- Georges HERADY
- 2025-12-22 07:42:21
Elle va se tenir au mois de novembre 2024, la Conférence des Parties à la Convention Cadre des Nations Unies sur le Changement climatique (COP29) à Baku, en Azerbaïdjan. Le ministère de l’environnement et développement durable, a annoncé la participation de la République démocratique du Congo à ces assises. Pour la Rd Congo, la COP29 est une opportunité supplémentaire de consolider notre leadership régional et international sur les questions climatiques et forestières.
Dans un contexte de conflits géopolitiques, de préoccupations concernant la sécurité énergétique et d’instabilité mondiale, la COP 29, est une étape cruciale dans la lutte contre le changement climatique.

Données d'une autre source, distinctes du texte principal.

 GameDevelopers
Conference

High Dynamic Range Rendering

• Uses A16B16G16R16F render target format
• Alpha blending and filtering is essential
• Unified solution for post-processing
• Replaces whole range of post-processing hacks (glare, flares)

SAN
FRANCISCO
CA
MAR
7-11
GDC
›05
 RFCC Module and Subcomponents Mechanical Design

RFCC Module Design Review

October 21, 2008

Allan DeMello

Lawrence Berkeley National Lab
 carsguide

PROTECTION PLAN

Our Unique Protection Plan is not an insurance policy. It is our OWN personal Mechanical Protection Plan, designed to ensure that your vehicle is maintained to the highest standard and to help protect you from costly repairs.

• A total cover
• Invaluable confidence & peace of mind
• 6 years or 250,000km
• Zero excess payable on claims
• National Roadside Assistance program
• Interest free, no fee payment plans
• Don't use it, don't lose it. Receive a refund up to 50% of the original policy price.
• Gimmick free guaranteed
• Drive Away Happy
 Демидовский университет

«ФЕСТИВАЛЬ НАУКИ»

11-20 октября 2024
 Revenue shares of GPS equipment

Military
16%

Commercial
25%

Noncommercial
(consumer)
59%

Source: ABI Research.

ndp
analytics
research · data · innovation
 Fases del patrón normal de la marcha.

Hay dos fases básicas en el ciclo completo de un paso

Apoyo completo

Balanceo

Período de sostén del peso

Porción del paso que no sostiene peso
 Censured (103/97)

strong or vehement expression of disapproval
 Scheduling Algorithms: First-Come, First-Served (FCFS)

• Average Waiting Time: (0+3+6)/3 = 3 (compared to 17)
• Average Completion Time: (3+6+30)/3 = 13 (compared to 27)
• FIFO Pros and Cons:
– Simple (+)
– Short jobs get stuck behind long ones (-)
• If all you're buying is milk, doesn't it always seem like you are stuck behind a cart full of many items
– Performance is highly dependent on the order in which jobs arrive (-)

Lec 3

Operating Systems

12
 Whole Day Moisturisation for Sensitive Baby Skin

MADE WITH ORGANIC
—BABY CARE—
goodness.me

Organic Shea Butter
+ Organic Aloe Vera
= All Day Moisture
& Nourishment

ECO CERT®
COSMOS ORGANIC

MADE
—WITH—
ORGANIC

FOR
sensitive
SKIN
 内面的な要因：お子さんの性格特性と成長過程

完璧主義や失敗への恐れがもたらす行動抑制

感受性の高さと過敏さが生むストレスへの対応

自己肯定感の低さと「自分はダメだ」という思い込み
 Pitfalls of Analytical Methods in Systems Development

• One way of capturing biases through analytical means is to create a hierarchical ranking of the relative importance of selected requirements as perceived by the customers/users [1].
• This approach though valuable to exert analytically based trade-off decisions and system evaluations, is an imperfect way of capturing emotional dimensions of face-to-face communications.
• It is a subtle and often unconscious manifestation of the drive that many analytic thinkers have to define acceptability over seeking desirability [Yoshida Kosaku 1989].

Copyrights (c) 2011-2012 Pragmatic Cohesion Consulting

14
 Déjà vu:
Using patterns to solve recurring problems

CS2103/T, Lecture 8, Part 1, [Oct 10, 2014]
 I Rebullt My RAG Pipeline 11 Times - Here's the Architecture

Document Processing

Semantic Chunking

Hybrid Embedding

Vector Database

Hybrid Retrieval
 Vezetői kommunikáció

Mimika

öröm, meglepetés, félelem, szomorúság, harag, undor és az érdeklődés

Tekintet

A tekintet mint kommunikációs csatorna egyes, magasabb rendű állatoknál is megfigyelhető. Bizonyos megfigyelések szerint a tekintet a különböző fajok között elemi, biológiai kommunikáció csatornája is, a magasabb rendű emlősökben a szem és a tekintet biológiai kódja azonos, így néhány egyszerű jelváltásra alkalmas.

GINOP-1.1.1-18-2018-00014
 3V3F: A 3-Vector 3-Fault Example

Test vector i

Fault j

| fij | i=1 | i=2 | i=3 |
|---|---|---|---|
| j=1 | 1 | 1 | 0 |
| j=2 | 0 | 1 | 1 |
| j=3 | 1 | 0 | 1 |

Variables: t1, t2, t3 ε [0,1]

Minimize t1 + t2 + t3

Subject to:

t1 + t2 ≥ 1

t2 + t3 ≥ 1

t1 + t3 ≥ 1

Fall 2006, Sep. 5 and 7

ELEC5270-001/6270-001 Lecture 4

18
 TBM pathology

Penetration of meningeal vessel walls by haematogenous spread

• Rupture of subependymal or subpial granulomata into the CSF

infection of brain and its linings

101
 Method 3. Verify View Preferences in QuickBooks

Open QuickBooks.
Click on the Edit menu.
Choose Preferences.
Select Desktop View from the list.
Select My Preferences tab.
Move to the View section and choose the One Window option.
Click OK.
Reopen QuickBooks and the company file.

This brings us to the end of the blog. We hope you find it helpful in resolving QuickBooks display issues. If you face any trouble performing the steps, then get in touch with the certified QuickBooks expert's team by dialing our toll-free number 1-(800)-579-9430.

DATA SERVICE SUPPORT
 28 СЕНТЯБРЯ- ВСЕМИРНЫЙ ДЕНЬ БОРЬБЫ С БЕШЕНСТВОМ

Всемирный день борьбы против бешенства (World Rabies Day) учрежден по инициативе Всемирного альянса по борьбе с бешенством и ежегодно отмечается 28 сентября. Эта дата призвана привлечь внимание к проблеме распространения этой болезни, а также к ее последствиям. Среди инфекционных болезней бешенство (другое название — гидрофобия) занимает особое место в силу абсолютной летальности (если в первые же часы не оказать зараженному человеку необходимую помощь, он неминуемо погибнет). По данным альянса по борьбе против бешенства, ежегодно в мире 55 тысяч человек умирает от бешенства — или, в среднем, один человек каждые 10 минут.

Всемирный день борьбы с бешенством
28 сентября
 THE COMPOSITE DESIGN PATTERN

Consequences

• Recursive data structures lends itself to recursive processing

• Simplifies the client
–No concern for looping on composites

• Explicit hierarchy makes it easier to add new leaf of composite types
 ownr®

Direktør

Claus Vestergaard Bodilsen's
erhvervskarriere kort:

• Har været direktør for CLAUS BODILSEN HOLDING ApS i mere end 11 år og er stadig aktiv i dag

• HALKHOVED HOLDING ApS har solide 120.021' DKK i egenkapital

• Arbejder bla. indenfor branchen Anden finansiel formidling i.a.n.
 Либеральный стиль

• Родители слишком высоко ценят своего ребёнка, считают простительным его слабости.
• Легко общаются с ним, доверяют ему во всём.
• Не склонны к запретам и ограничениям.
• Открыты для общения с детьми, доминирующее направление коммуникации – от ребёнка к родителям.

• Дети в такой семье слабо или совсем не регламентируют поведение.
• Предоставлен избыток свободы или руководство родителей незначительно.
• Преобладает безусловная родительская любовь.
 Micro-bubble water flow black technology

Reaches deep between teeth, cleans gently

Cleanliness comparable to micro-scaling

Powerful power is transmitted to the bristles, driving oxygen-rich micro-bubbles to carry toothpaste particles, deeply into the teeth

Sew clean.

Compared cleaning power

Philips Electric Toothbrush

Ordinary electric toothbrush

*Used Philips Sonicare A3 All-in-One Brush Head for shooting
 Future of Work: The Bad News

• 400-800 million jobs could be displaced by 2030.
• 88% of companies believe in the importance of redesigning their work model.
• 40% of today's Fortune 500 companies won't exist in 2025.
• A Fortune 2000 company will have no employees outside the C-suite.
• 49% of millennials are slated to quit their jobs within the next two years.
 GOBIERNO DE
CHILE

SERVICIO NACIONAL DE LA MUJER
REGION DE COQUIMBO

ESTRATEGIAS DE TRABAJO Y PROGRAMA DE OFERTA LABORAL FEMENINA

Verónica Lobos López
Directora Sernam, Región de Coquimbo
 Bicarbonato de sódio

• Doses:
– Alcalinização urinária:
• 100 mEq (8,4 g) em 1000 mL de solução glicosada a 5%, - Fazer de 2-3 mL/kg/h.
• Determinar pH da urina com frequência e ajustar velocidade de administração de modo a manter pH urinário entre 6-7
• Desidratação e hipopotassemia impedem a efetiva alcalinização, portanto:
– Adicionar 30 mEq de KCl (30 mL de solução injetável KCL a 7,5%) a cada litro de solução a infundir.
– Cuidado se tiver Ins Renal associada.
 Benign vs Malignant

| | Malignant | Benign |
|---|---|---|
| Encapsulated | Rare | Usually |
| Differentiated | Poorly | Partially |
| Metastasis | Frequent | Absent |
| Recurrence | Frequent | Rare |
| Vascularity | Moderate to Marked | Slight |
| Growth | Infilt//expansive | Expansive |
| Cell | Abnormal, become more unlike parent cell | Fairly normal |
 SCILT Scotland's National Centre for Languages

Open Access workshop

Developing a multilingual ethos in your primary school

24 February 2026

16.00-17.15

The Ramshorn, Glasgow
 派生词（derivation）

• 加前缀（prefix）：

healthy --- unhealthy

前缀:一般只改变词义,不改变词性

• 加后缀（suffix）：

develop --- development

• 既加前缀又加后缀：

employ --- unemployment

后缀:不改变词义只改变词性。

A quelques semaines du lancement de cette conférence, les différents pays membres travaillent déjà à définir leurs nouveaux engagements climatiques nationaux, également nommés ‘’contributions déterminées au niveau national’’ (CDN), qui devront être communiquées d’ici à 2025.
La COP29 devra donc aboutir à un excellent résultat en matière de financement pour permettre aux pays de prendre des engagements climatiques plus courageux dans leurs nouvelles promesses. La Rd. Congo s’est assignée pour mission de réduire sensiblement sa pollution atmosphérique et de restaurer son couvert forestier.
Pour le ministre ad intérim de l’environnement, le ministre de Budget : « Notre pays poursuivra son combat dont le but ultime est de faire bénéficier notre peuple en général, et nos communautés forestières et peuples autochtones en particulier, des dividendes dus aux services écosystémiques que rendent nos forêts, nos tourbières, nos mangroves à l’humanité tout entière ».
D’autres questions figurent en bonne place à l’ordre du jour de la COP29, notamment la poursuite de la mise en place du fonds pour aider les pays à faire face aux pertes et préjudices, les progrès en matière d’outils de transparence, l’avancement du nouveau programme de travail des Emirats arabes unis sur la transition juste et le renforcement du soutien aux Plans nationaux d’adaptation.
L’environnementaliste Blaise Lunimba a renseigné que ce sommet doit s’efforcer de débloquer des solutions fiscales et financements divers au profit de l’action climatique, notamment en doublant le financement de l’adaptation et en mettant au point des règles pour les mécanismes du marché du carbone.
Les pays développés ont été responsabilisés à garantir la disponibilité de financements permettant de mettre en œuvre ces plans ambitieux. Le consensus des Emirats Arabes Unis, adopté lors de la COP28, a clairement établi que les nouveaux engagements climatiques nationaux doivent faire en sorte de contenir l’élévation de la température de la planète en deça de 1,5°.